Supplied information -

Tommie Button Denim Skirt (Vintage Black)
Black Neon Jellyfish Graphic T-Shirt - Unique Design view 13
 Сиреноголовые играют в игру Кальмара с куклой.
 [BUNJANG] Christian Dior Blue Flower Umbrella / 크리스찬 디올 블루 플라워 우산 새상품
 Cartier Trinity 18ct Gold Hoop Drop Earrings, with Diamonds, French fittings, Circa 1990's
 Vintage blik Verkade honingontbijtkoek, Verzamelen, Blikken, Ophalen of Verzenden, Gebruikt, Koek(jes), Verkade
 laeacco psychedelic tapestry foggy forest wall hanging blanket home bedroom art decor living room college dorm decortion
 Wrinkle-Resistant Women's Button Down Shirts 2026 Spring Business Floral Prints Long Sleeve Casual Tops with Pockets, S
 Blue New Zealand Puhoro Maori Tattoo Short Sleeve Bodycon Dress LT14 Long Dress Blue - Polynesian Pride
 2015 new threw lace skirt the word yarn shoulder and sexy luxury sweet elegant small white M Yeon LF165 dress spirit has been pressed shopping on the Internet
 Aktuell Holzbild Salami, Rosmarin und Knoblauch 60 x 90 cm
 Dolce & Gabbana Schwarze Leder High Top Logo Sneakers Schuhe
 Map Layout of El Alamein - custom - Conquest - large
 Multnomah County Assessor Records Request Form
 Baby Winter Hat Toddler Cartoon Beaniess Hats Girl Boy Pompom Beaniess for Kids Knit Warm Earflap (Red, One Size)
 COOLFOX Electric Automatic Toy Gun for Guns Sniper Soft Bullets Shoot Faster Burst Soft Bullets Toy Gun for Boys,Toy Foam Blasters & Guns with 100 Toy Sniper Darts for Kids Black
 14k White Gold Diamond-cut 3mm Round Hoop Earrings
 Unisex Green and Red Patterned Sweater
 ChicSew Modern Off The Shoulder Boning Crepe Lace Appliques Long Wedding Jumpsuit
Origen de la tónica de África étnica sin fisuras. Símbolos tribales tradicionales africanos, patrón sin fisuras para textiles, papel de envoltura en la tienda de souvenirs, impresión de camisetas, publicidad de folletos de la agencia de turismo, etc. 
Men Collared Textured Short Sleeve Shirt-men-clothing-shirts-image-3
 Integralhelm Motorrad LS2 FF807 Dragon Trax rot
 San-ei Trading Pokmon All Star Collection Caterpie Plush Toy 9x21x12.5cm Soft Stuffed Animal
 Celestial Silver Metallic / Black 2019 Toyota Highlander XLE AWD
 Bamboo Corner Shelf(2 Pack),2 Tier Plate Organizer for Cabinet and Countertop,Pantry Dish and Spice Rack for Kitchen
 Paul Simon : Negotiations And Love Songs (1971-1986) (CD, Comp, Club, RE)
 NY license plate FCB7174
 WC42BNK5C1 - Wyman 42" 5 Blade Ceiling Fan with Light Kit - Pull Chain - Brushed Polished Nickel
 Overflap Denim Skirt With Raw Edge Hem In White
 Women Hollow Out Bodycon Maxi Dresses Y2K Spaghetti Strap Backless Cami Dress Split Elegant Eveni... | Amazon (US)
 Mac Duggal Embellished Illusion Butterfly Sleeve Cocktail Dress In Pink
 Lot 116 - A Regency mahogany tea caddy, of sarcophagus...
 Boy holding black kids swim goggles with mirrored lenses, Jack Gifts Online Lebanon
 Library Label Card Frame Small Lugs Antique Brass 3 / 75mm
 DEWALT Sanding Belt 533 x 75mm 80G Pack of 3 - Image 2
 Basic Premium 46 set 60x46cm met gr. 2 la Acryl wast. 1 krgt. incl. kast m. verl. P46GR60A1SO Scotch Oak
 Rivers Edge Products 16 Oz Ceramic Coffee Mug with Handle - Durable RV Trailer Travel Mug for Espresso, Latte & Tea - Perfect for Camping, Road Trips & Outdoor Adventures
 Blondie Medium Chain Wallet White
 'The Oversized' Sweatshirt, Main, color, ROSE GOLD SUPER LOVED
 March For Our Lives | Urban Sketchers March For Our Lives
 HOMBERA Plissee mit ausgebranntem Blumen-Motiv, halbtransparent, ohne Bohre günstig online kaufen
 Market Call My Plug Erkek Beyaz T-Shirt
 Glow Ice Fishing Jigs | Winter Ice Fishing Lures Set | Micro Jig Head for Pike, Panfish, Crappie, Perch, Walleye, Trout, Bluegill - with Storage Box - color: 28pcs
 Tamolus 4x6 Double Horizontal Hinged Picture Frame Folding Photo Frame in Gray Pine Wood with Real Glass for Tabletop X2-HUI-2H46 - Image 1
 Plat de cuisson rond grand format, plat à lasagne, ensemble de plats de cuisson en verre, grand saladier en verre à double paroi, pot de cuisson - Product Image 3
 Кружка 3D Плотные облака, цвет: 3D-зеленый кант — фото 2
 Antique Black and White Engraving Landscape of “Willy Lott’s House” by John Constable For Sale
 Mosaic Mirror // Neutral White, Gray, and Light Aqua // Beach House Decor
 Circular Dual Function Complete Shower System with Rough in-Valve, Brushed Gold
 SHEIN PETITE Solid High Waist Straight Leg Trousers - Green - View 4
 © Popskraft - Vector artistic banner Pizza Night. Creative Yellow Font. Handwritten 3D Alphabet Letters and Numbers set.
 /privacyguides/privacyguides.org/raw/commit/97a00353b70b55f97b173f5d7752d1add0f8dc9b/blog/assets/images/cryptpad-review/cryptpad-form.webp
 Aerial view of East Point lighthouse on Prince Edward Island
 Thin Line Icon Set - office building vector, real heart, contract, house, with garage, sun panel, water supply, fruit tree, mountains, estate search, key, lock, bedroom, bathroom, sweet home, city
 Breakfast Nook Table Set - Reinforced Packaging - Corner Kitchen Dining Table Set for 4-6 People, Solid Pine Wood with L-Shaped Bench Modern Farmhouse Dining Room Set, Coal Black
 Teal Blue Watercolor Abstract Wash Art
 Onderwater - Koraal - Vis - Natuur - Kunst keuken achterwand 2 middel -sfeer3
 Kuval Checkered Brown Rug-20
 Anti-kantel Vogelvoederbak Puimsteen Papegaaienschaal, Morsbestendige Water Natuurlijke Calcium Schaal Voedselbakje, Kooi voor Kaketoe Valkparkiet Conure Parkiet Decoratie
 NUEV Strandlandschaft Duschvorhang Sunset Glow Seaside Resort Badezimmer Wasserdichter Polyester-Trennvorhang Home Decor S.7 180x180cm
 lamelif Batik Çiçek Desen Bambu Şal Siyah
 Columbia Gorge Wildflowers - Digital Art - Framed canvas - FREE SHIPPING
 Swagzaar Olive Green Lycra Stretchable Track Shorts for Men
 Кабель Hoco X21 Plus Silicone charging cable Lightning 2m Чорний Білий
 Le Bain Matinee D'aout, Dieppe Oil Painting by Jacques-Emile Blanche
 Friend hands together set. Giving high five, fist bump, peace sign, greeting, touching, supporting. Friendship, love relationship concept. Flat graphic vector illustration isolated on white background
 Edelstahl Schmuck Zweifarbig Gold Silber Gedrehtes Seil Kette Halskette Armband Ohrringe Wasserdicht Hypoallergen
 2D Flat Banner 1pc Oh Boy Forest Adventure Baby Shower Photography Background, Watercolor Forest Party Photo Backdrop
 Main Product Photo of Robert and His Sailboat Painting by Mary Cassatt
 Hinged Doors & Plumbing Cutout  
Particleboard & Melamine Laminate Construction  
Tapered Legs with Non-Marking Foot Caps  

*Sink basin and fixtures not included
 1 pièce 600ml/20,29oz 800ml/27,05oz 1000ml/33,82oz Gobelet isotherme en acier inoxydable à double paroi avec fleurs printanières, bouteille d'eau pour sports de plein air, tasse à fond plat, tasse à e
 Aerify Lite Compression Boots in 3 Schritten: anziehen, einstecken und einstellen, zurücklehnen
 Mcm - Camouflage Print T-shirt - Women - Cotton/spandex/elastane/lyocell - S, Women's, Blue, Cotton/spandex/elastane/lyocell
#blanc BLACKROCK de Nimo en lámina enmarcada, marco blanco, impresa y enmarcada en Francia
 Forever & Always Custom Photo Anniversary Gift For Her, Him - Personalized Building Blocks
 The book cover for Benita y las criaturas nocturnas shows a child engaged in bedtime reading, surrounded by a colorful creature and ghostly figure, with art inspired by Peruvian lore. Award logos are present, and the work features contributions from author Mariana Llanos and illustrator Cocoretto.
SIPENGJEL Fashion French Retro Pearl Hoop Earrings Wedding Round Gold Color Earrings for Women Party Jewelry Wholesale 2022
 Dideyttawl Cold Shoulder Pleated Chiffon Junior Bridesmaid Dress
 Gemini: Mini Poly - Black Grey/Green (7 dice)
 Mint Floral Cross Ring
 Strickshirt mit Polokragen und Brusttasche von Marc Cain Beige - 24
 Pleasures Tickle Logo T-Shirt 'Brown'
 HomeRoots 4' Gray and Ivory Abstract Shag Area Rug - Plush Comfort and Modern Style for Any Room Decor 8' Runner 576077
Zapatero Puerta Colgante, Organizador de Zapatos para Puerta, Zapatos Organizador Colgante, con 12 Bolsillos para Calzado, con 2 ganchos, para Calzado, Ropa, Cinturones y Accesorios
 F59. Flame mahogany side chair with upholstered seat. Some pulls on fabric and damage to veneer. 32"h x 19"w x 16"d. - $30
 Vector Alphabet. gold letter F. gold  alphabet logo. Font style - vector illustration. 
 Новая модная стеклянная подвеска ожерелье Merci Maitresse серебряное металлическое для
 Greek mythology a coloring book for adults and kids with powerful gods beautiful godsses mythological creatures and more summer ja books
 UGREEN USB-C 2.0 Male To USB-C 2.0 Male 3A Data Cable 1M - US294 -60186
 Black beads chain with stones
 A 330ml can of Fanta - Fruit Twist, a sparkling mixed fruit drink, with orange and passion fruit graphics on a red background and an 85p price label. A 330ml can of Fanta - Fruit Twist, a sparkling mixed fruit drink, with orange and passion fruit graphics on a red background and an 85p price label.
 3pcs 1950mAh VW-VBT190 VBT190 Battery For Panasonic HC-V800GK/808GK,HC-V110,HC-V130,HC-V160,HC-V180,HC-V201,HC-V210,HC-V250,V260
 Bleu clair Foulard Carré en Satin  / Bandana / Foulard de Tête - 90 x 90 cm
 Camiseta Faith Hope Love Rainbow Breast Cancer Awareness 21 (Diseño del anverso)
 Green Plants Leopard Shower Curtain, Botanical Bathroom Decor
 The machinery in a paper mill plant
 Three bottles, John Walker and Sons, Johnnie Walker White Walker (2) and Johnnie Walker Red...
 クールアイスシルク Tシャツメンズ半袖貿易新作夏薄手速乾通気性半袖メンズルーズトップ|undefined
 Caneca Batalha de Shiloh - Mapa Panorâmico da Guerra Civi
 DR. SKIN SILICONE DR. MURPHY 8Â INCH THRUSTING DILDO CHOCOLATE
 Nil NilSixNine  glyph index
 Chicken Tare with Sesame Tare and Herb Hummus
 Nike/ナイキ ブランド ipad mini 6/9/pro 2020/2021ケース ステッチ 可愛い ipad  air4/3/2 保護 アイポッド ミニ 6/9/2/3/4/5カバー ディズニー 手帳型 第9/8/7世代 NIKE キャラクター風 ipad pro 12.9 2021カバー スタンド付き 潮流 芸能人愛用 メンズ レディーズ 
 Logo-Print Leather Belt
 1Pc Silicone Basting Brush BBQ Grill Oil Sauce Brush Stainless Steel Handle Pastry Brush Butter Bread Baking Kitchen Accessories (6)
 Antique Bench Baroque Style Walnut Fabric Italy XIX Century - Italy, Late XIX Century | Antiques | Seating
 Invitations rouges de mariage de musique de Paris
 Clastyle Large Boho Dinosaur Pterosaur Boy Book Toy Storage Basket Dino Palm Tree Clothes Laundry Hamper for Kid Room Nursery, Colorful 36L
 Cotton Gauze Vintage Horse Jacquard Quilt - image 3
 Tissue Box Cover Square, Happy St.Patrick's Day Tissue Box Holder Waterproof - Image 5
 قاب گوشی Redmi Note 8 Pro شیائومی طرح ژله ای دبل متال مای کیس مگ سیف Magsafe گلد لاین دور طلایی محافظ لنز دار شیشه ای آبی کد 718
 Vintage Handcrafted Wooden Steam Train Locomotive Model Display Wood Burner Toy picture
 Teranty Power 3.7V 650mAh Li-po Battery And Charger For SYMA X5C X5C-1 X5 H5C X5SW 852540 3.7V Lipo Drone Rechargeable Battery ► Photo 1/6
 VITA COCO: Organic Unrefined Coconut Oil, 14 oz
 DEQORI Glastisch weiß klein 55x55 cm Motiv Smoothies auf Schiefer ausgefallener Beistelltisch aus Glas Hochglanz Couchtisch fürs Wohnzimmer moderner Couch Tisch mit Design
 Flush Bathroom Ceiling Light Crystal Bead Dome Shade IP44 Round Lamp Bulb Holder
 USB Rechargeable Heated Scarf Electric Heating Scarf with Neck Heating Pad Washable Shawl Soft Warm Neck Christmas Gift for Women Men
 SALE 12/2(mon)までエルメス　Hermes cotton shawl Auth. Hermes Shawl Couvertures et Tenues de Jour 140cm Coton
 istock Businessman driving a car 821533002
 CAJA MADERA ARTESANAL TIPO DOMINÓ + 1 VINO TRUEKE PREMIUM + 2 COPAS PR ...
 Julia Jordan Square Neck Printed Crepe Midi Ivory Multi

Directions -
Each line in the listing above from the one containing "Bleu clair Foulard" through the one containing "The machinery in a paper mill plant" should be repeated exactly, and no other line.

Solved problem -
 Bleu clair Foulard Carré en Satin  / Bandana / Foulard de Tête - 90 x 90 cm
 Camiseta Faith Hope Love Rainbow Breast Cancer Awareness 21 (Diseño del anverso)
 Green Plants Leopard Shower Curtain, Botanical Bathroom Decor
 The machinery in a paper mill plant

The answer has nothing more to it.